- [Records from a data source]:
□ □ □

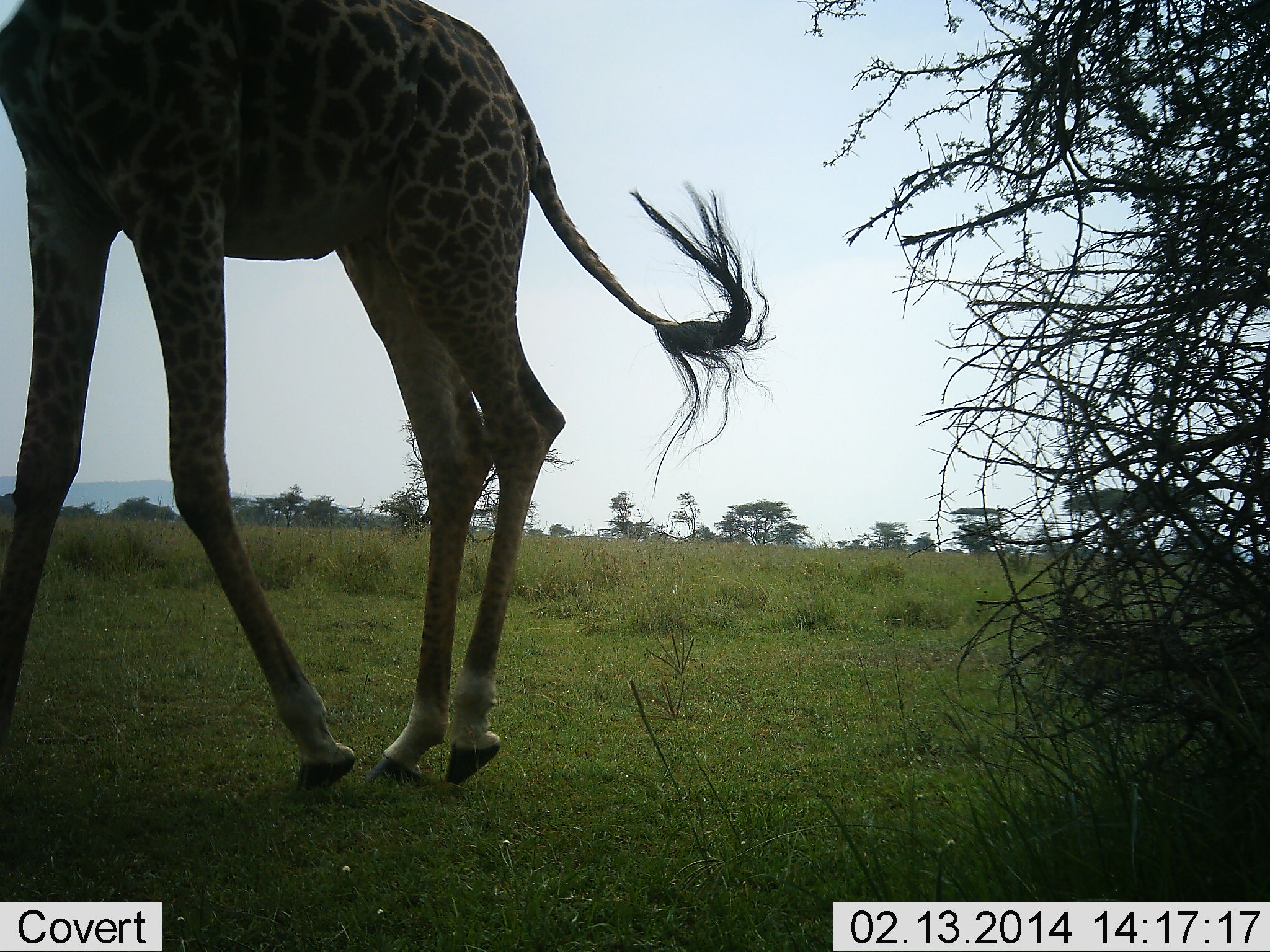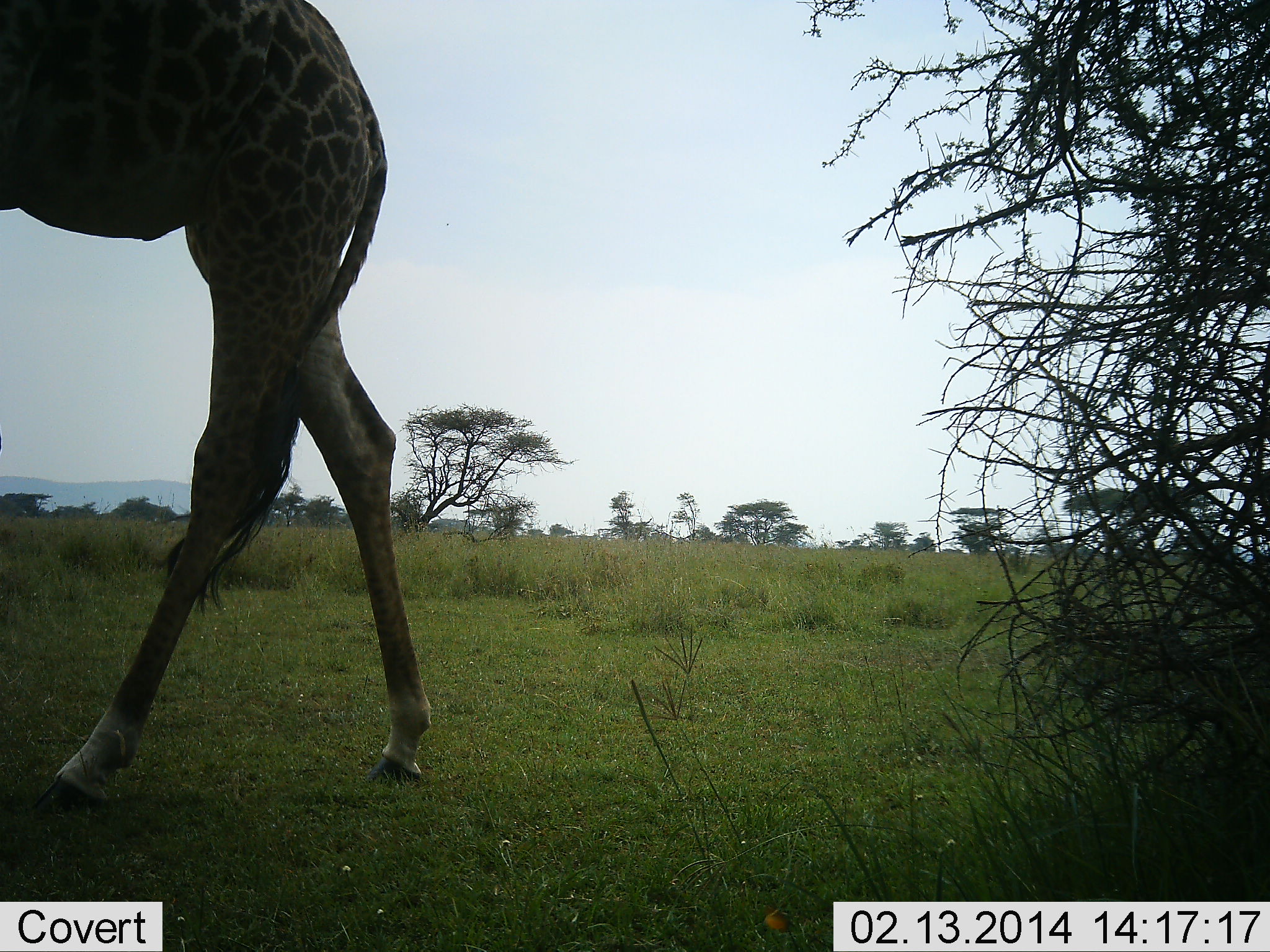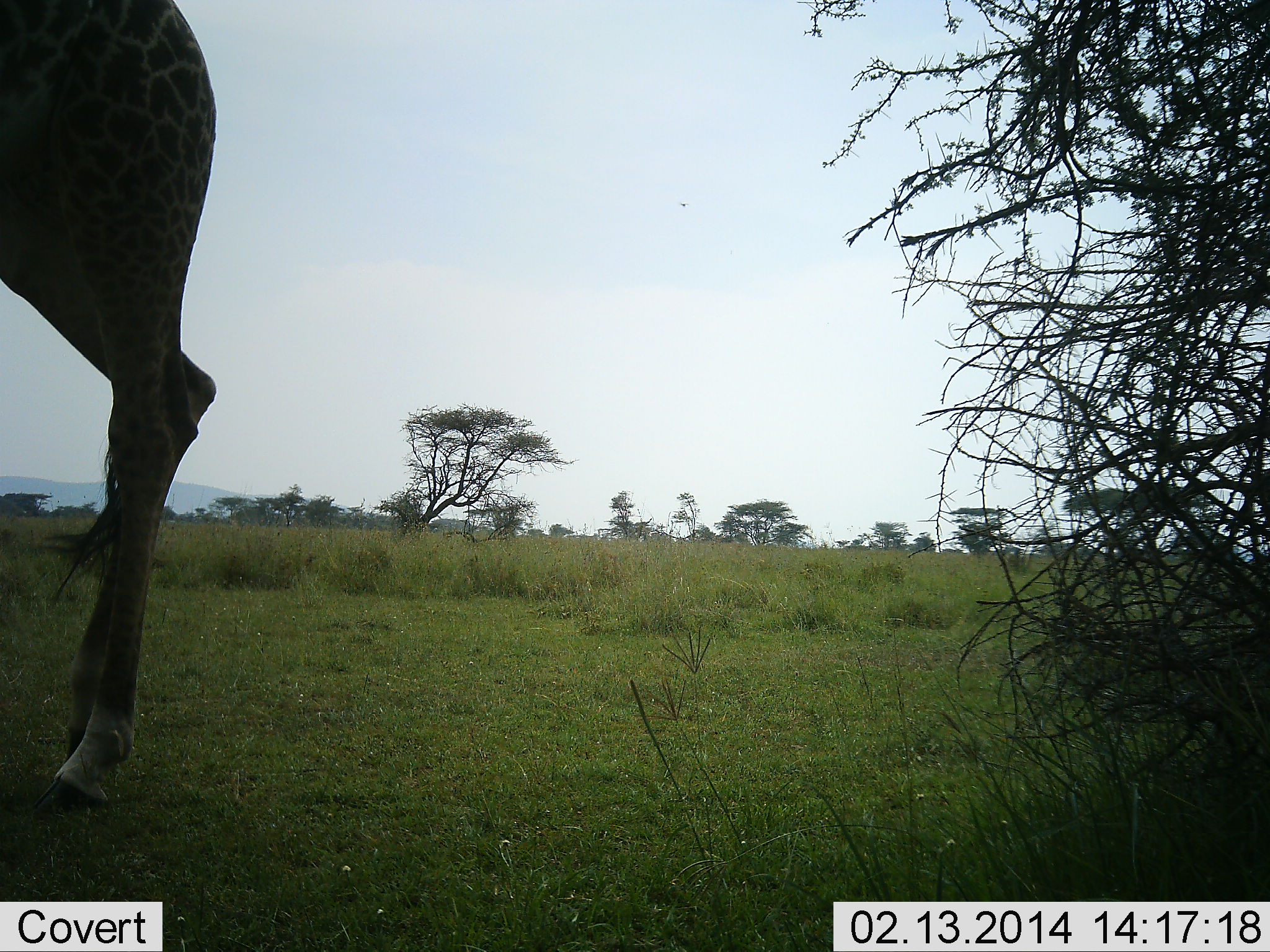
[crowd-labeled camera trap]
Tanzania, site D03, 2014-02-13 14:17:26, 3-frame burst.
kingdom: Animalia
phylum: Chordata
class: Mammalia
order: Artiodactyla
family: Giraffidae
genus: Giraffa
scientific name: Giraffa camelopardalis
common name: giraffe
Giraffe (Giraffa camelopardalis), count 1. Behavior (volunteer vote fractions): standing 0%, resting 0%, moving 100%, interacting 0%. Young present (vote fraction): 0%. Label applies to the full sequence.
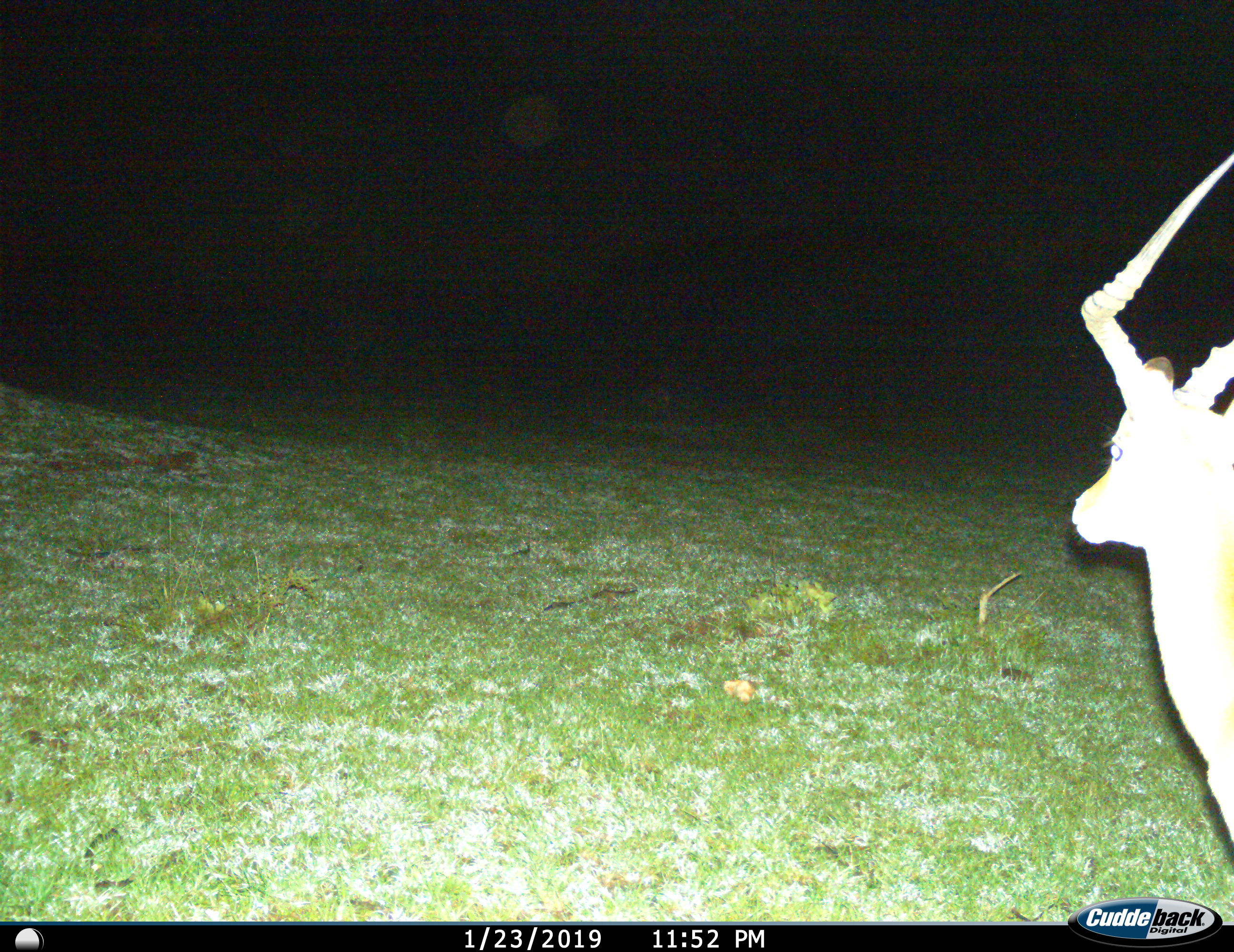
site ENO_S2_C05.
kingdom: Animalia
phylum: Chordata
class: Mammalia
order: Artiodactyla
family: Bovidae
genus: Aepyceros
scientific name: Aepyceros melampus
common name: impala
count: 1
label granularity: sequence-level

□ □ □

Write the records out once more, exactly as they appear, with no pictures.

- [Output of the exercise]:
[crowd-labeled camera trap]
Tanzania, site D03, 2014-02-13 14:17:26, 3-frame burst.
kingdom: Animalia
phylum: Chordata
class: Mammalia
order: Artiodactyla
family: Giraffidae
genus: Giraffa
scientific name: Giraffa camelopardalis
common name: giraffe
Giraffe (Giraffa camelopardalis), count 1. Behavior (volunteer vote fractions): standing 0%, resting 0%, moving 100%, interacting 0%. Young present (vote fraction): 0%. Label applies to the full sequence.
site ENO_S2_C05.
kingdom: Animalia
phylum: Chordata
class: Mammalia
order: Artiodactyla
family: Bovidae
genus: Aepyceros
scientific name: Aepyceros melampus
common name: impala
count: 1
label granularity: sequence-level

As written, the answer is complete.